Kamu tak bisa mengendalikan siapa yang pergi, tapi kamu bisa memilih bagaimana
kamu berjalan, karena cinta sejati adalah
yang tumbuh dalam dirimu, bukan yang
kamu kejar.
HARI ITU, langit Desa Buniseuri tampak kelabu. Ba duduk di bangku belakang mobil pickup tua milik Pa’le Tori, menggenggam tangan Budi yang meringkuk di sisinya. Perjalanan yang sunyi membuat hatinya terasa semakin berat.

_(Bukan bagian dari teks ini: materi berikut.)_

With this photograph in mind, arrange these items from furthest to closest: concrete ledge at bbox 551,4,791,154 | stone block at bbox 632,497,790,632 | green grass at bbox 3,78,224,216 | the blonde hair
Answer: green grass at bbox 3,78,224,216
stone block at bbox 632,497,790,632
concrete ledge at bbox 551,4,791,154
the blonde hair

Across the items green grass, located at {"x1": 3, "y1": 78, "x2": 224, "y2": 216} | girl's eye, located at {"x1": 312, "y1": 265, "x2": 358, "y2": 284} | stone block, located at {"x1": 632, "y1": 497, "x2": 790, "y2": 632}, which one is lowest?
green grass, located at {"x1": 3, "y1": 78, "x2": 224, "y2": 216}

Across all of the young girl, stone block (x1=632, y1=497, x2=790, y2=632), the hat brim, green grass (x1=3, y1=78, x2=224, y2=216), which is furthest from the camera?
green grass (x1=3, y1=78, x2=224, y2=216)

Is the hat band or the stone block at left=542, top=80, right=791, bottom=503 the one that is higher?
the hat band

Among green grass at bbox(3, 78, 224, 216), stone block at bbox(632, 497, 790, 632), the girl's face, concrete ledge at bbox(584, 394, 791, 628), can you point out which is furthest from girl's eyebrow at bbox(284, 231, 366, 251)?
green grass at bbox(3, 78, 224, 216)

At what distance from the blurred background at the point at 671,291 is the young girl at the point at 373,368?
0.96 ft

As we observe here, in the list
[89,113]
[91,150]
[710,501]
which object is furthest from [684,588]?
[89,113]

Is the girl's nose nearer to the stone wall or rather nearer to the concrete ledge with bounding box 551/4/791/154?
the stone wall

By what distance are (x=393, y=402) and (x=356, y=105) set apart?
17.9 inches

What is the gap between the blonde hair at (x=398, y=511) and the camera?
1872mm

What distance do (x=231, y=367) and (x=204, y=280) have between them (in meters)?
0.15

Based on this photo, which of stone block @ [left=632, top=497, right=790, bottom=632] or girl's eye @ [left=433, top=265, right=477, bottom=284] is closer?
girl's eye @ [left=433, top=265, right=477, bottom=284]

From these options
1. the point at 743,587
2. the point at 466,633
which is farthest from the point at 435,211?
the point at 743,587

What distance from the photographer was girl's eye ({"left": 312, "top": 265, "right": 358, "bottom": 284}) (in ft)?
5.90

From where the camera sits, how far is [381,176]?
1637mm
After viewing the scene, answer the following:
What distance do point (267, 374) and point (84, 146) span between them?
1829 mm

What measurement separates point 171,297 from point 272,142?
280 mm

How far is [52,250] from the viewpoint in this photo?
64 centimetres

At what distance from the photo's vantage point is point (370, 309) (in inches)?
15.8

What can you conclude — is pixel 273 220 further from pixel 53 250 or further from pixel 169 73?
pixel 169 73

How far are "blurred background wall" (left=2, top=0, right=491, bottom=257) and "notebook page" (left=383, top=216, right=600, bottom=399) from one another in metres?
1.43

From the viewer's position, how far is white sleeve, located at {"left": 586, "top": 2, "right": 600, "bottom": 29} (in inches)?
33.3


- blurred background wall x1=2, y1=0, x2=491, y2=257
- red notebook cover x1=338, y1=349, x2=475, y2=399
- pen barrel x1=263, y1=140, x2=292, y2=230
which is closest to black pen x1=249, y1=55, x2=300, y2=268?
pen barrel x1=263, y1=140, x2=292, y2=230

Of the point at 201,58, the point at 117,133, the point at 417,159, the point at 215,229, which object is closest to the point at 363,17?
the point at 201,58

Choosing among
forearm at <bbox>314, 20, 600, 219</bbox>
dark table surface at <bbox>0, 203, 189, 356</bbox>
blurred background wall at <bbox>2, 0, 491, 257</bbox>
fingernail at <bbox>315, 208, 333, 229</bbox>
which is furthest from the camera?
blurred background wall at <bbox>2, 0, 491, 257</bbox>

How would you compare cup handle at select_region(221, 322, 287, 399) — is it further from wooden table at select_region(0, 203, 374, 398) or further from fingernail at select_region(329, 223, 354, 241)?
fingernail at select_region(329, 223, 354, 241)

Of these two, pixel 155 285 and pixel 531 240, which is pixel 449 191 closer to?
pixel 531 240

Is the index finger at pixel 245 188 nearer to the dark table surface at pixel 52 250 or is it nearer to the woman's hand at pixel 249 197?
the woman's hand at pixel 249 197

Ia berharap Alif kembali ke desanya, tempat ia selalu kembali, di mana segala rasa sakit akan terobati oleh tanah yang sudah menjadi bagian dari hidupnya. Dalam hati, Ba berusaha menguatkan diri. Ia datang untuk memperbaiki semuanya, untuk menebus kesalahan yang telah ia perbuat.
Buku catatan yang Alif tinggalkan di kontrakan membuat Ba akhirnya mengerti. Ia membaca setiap kata dengan rasa sesal yang begitu dalam. Alif menolak bantuan Ma’il karena ia ingin merasa berguna, ingin membuktikan bahwa ia mampu menjadi suami yang bisa diandalkan. Ba melihat betapa kerasnya Alif berusaha mempertahankan harga dirinya, dan sekarang ia sadar, mungkin selama ini ia yang terlalu menekan Alif, terlalu egois. Teringat bagaimana Alif selalu berkata bahwa mereka bisa menghadapi segalanya bersama, Ba merasa hatinya dipenuhi luka yang baru. Kenapa ia tidak pernah melihat sisi itu sebelumnya?
Saat mobil berhenti di depan rumah Haji Engkus, Ba merasa jantungnya berdegup kencang. Ia turun dengan langkah pelan, sementara Ma’il dan Pa’le Tori menemaninya di belakang. Rumah itu masih sama—atap genteng merah dan dinding bambu yang kusam. Ia menghela napas panjang, berusaha menenangkan diri. Dalam hati, ia berdoa agar Alif benar-benar ada di dalam. Tapi begitu pintu dibuka dan Haji Engkus keluar, tatapan dingin langsung menyambutnya.
“Ba? Kenapa kau di sini?” Haji Engkus memicingkan matanya, terkejut.
Ba menelan ludah, suaranya bergetar. “Saya... saya datang mencari Alif, Pak Haji. Dia... dia tidak kembali ke kontrakan kami.”
Wajah Haji Engkus seketika berubah, dari kaget menjadi gelap. “Apa maksudmu? Bukankah dia pergi bersamamu?” Terdengar nada penuh kecurigaan di suaranya.
Ba menggeleng, berusaha menjelaskan dengan cepat. “Kami... bertengkar. Alif meninggalkan saya. Saya pikir... mungkin dia kembali ke sini.”
Siti yang mendengar pembicaraan dari dalam rumah, muncul dengan wajah penuh amarah. Ia melangkah maju, tapi tangannya ditahan oleh Aminah. “Kau masih berani kembali ke sini, setelah apa yang kau lakukan pada anakku?” Suaranya nyaring, mengguncang hati Ba. “Kau pikir kami akan menyambutmu?”
Ba menunduk, mencoba menahan air matanya. “Saya hanya ingin tahu, Bu. Saya khawatir...”
“Khawatir?” Siti mencemooh, suaranya bergetar. “Anakku pergi untukmu, meninggalkan kami semua, dan sekarang dia hilang, dan kau datang ke sini dengan pura-pura khawatir?”
Haji Engkus melangkah maju, menunjuk-nunjuk wajah Ba dengan tatapan penuh kebencian. “Kau perempuan yang menghancurkan hidup anakku! Alif punya masa depan di sini, dia punya keluarga, tapi semua hancur karena kau!”